Se è vero che le premialità assolvono – nella visione della riforma Cartabia – l'importante funzione di incentivare il ricorso dell'autore ai programmi di restorative justice, è quindi evidente lo squilibrio che si viene a produrre rispetto alla posizione delle parti, che dovrebbe, invece, restare equiordinata.

Nella prospettiva già delineata di portare tutte le parti su un piano di oggettiva parità, sarebbe indispensabile realizzare il raccordo tra i Centri di giustizia riparativa e quelli di assistenza alle vittime, che dovrebbero intercettare le esigenze della vittime (soprattutto nel caso di violenza di genere e violenza domestica) e, all'sito della prospettazione condivisa di un percorso, potrebbero accompagnare in sicurezza le vittime ai servizi di giustizia riparativa, soprattutto in presenza di reati come quelli appena indicati.

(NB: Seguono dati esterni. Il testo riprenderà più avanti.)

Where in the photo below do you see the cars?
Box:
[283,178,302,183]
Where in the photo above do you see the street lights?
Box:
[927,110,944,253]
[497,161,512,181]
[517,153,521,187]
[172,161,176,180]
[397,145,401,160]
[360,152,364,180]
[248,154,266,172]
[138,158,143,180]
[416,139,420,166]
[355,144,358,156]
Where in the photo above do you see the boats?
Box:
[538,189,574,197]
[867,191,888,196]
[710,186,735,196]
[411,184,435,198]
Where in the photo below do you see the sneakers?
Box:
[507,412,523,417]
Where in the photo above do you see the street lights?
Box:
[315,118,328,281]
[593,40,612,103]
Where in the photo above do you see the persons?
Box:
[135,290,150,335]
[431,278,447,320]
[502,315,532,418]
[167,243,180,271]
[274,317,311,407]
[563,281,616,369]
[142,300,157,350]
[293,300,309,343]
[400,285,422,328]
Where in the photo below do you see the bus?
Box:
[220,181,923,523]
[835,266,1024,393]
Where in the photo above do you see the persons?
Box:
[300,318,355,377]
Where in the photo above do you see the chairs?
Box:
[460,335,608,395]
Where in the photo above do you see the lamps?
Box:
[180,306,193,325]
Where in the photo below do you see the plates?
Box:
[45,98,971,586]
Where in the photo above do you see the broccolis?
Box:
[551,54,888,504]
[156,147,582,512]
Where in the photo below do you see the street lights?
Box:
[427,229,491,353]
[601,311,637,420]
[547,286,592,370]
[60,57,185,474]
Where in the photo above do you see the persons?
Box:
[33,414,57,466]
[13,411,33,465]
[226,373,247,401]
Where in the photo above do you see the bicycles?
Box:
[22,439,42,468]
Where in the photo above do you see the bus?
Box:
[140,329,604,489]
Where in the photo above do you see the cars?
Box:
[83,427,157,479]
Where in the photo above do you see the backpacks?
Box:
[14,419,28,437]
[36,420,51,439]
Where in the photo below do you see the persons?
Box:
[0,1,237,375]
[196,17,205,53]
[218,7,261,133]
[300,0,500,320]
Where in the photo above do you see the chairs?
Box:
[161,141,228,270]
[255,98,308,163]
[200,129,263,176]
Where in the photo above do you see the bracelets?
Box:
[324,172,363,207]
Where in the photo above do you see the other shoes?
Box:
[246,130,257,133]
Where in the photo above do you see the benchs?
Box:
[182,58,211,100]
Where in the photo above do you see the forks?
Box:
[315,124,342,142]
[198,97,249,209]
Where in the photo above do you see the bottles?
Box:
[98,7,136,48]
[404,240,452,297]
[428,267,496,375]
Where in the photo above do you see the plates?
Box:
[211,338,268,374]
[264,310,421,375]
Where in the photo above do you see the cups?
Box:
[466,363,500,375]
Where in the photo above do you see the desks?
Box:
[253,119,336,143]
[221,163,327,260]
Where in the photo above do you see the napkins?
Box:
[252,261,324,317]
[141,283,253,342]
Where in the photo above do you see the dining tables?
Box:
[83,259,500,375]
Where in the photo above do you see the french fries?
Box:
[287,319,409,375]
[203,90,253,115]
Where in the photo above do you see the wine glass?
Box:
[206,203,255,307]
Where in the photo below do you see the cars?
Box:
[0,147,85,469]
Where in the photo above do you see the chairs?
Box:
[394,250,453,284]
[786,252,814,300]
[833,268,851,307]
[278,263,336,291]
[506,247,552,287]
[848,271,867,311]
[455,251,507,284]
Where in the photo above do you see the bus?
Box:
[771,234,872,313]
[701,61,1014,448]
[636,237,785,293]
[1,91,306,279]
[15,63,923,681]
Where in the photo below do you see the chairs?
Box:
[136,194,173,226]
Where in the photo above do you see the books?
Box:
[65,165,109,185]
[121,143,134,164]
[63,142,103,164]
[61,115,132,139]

Sul piano concreto, infine, i rischi più immediati a quali l'avvio della giustizia riparativa si trova esposto sono correlati alla scarsità di risorse (i centri sono pochi e potrebbero non riuscire a soddisfare la domanda di GR) e l'universalismo che la scelta italiana ha impresso alla restorative justice, esperibile per tutti i reati, laddove, forse, sarebbe stata opportuna una delimitazione ope legis dei casi in cui è possibile percorrere la difficile strada della mediazione.

Riferimenti

  • Bartoli R., una giustizia senza violenza, né stato, né diritto - Ancora sul paradigma giuridico della giustizia riparativa, relazione tenuta al Convegno La Riforma Cartabia tra non punibilità e nuove risposte sanzionatorie, svoltosi a Trento nei giorni 24-25 marzo 2023;
  • Bartoli R., Complementarietà, innesto e rientro nella disciplina della giustizia riparativa, in Sist.pen., 12.03.2025;
  • Bouchard M., I diritti degli offesi. Storia di una lotta per il riconoscimento, in questionegiustizia, 23 settembre 2024;  
  • Fiorentin F. – Bouchard M., La giustizia riparativa, Giuffrè Francis Lefebvre, 2024;
  • Palazzo F., Giustizia riparativa e giustizia punitiva, in G. Mannozzi - G.A. Lodigiani (a cura di), Giustizia riparativa, Bologna, 2015.